By Robert Muller and Jason Hovet
PRAGUE (Reuters) – Czech Prime Minister Petr Fiala’s new centre-right government took office on Friday facing soaring inflation and energy costs, record budget deficits and the dragging COVID-19 pandemic.
The 57-year-old former university professor leads a coalition of five parties spanning the political spectrum from his fiscally conservative Civic Democrats to the more liberal Pirates Party which is entering government for the first time.
The coalition takes over at a time of soaring costs for households and a new wave of coronavirus infections which are straining hospitals.
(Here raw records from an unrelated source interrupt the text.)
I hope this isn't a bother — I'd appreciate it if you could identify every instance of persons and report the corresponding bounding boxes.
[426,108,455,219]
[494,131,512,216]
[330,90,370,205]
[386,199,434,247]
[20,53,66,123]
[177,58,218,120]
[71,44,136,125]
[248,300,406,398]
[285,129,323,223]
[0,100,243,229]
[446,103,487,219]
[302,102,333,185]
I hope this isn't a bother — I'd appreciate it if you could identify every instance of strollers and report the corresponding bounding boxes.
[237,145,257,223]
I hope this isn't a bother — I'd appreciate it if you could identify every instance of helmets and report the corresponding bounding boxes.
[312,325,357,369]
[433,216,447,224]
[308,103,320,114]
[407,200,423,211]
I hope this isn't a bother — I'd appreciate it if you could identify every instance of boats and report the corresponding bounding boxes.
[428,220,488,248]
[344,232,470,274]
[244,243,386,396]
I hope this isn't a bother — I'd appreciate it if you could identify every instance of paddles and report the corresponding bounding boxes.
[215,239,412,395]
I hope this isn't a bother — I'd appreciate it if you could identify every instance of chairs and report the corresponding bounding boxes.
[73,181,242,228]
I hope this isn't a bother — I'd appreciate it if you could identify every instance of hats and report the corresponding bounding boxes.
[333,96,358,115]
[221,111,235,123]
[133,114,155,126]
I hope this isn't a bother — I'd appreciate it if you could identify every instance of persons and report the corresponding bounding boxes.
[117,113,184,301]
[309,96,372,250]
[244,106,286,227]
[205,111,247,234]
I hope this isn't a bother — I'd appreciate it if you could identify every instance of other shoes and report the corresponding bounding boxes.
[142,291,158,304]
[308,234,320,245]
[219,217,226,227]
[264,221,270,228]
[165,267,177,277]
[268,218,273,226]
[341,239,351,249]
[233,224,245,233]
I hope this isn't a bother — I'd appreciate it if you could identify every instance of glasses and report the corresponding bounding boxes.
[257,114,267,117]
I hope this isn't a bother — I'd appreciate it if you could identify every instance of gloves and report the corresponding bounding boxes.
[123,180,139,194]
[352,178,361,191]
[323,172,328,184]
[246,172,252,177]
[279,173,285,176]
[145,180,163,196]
It also inherits an agenda that includes a potential tender for new nuclear power plant units costing billions of euros.
The new government secured 108 seats in the 200-member lower house in an October election, giving it a strong majority.
But it faces fierce opposition from outgoing prime minister Andrej Babis’s ANO party, which is the biggest single group in parliament, and the far-right SPD.
The coalition is likely to face internal disputes.
A plan to cut spending in the 2022 budget by 80 billion crowns ($3.58 billion) presents the first major test: the parties must agree saving measures and navigate a budget in which mandatory spending items have jumped in recent years due to fast rises in pensions and public wages.
NEW FOREIGN MINISTER
Fiala avoided one possible clash this week by agreeing the government’s appointment with Czech President Milos Zeman.
He had opposed the nomination of the Pirate party’s Jan Lipavsky, 36, to be foreign minister.
Zeman had reservations over Lipavsky’s views toward Israel, a longtime Czech ally, and his cooler stance toward the central European alliance of Visegrad which counts Hungary, Poland and Slovakia as members.
The coalition programme said the country would continue developing strategic partnership with Israel and that cooperation in Visegrad, which has been united in a hardline stance against illegal migration in the European Union, would be key in relations.
The coalition has also stressed cooperation with “democracies” in the world, such as Taiwan or Japan in Asia, and wants to revise relations with Russia and China, two countries with which Zeman has sought deeper ties in the past.
The incoming government has also pledged to raise defence spending to the NATO alliance’s recommendation of 2% of GDP.